张国世继续道:“我还从她的话里得知,她是知道自己得那种病以后,才去做那种事情。”

“啊?”我皱了皱眉头,心中更加不舒服了。

张国世冷笑道:“不过也没什么,她也没有强迫那些男人。但面具人好像就是知道了她的所作所为,所以才把她抓来的。我离开的那天,她让我帮她一个忙,将她带到这附近山峰的最高处,她说要看到最远的大地。当我把她带到一个山顶上时,她看了片刻,便从崖上跳了下去。”

我默然无语,忽然间不知道该说些什么。

“是不是觉得人活着挺没意思的?”张国世嘴角弯起一个弧度,似笑非笑地看着我。

“没有。”我说:“只是哀其不幸,怒其不争。”

“呵呵……”张国世冷笑道:“那你说人活着有什么意思?”

“因为快乐,所以活着。”我瞟了张国世一眼,道:“你如果觉得活着没什么意思,为什么还活着?”

“我?”张国世的眼睛闪烁了一下,欲言又止。

看他的神情,我忽然想到他也是被面具人抓来的,按照面具人的做事风格,应该不会随便对一个无辜的人下手,难道张国世也干了什么不好的事情,结果被面具人发现了?

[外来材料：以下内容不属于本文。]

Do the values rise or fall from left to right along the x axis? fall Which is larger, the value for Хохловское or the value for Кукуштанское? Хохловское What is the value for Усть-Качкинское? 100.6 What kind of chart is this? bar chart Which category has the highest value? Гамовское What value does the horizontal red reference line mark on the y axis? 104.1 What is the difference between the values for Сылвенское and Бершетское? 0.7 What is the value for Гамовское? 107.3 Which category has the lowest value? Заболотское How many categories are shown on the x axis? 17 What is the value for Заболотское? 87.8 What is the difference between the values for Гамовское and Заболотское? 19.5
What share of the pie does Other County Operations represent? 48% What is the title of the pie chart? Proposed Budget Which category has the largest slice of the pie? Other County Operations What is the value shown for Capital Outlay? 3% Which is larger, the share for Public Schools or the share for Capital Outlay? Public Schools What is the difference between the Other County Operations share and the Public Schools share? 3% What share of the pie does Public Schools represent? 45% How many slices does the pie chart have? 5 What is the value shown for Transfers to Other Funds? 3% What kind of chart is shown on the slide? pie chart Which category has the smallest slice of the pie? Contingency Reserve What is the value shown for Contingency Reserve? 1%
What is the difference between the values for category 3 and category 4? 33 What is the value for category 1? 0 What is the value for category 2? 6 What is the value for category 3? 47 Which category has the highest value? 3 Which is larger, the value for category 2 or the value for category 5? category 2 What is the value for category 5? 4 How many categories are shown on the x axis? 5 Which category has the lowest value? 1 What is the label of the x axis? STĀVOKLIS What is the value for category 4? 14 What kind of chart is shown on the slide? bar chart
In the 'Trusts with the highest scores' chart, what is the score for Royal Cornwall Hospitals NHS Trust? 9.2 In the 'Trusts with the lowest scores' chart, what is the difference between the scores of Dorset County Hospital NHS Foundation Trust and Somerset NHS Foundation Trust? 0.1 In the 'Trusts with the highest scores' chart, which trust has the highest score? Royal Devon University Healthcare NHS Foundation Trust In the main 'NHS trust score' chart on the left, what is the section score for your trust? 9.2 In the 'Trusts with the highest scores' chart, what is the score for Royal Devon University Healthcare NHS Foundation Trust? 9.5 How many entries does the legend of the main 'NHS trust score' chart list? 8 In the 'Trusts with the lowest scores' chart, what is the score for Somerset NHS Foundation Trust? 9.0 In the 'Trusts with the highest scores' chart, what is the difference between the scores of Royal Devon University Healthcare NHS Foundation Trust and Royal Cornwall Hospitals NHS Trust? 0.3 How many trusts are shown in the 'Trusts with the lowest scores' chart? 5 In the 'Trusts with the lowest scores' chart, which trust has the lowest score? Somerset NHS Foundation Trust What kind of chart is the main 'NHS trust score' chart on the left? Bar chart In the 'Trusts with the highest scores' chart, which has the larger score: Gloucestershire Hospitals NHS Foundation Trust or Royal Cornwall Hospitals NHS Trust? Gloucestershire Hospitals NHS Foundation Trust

想到这里,我忍不住看了张国世一眼,道:“你知道面具人的底细吗?他为什么要抓你?”

张国世的神情顿时变得有些古怪,他道:“我知道你在想什么,不错,我是干了一些事情,我经常抓流浪汉做药理实验,有一天晚上,我在街头正准备对一个乞丐下手时,忽然被人打晕,醒来时,就到了这里。”

我厌恶地看了他一眼,心道:“如此他倒也活该被捉到这里!”

但随即,我警觉地盯着他道:“你不是个话多的人,为什么要告诉我这些?”

张国世沉默了片刻,自嘲地笑了笑,然后道:“或许在常人眼中,我是个很优秀的医生,但是在张家,却只是个上不得台面的人物,我父母早逝,在家族中也没有地位,从来没有人真正把我放在眼里,也没有人真正尊重我,我没有任何朋友。所以,不是我不愿意说话,而是从来都不知道该跟谁说话。你刚才也问我,感觉人活着没意思为什么还要活着,其实我之所以活着,就是想证明自己还有存在的价值。这听起来很矛盾,甚至是一个悖论,但没办法,只有这个念头,让我一直努力地活着。”

我默然地点了点头,心中暗道:“这也是你想学会咒禁十二科的原因之一吧。”

张国世见我点头,忽然惊讶道:“你的穴道解开了?我看你的脖子能动。对了,刚才你还用手指床板,这……你的穴道刚才就解开了!”

他这么一问,我才发现身上被封经脉处的血气果然又通畅了,身体已经没有穴道被封时的滞涩的感觉了!

这……难道是被了尘师太封住的穴道自行解开了吗?

第一七八章 正逆双脉

我晃晃胳膊,动动肩膀,背后还是十分疼痛,但我确实能动了。

但张国世并未解开我的穴道啊?

我百思不得其解,喃喃道:“这应该算是解开了吧?”

张国世道:“当然是解开了!”

“哦。”

我对穴道的认识还算得上深,知道它是人体血气流通的“开关”,也是人体神经末梢的集结处,对人身体及精神的影响都至关重要。

但我对武学并无精研,点穴的手法也只是知道六相全功里的“行云拂”,至于世间哪种点穴手法更厉害,穴道被封之后多长时间才能自行解开,我几乎是一无所知。

之前曾听老爸说过,点穴的力道有阴柔、刚和、霸道、幽戾之分,被这四种力道封住穴道后,效果各不一样,若是没有人解穴,等身体内的血气循环冲撞,也能自行解开,但前两种一般不会伤人,至于后两种,则有很大危害。

因此,若是被霸道、幽戾之劲封住穴道后,必须及时解开,并以推拿手法活血顺气,才能保住身体无碍,若是等穴道自行解开,那身体便会受损极大,轻者失灵,重则形瘫。

了尘师太封我穴道是为了缓解我的内伤,使用的力道必然是前两种,而现在自行解开后,我也没感觉身上有什么不舒服的反应。

所以解开了就解开了,虽然我潜意识里觉得有些不太对劲的地方,但具体哪些地方不对,我也说不上来。

但张国世似乎对此事耿耿于怀,他皱眉道:“从了尘师太封你的穴道到咱们离开坑道,算上走路的时间,加起来也不过三四个小时吧。”

“对呀,这有什么问题吗?”我反问道。

“当然有问题了。”张国世道:“在坑道里的时候,我切过你的脉,摸准了封你穴道的劲力大小,若是从那时候算起,你的穴道自行解开至少需要六个小时!但现在看来,只过了一半时间而已。”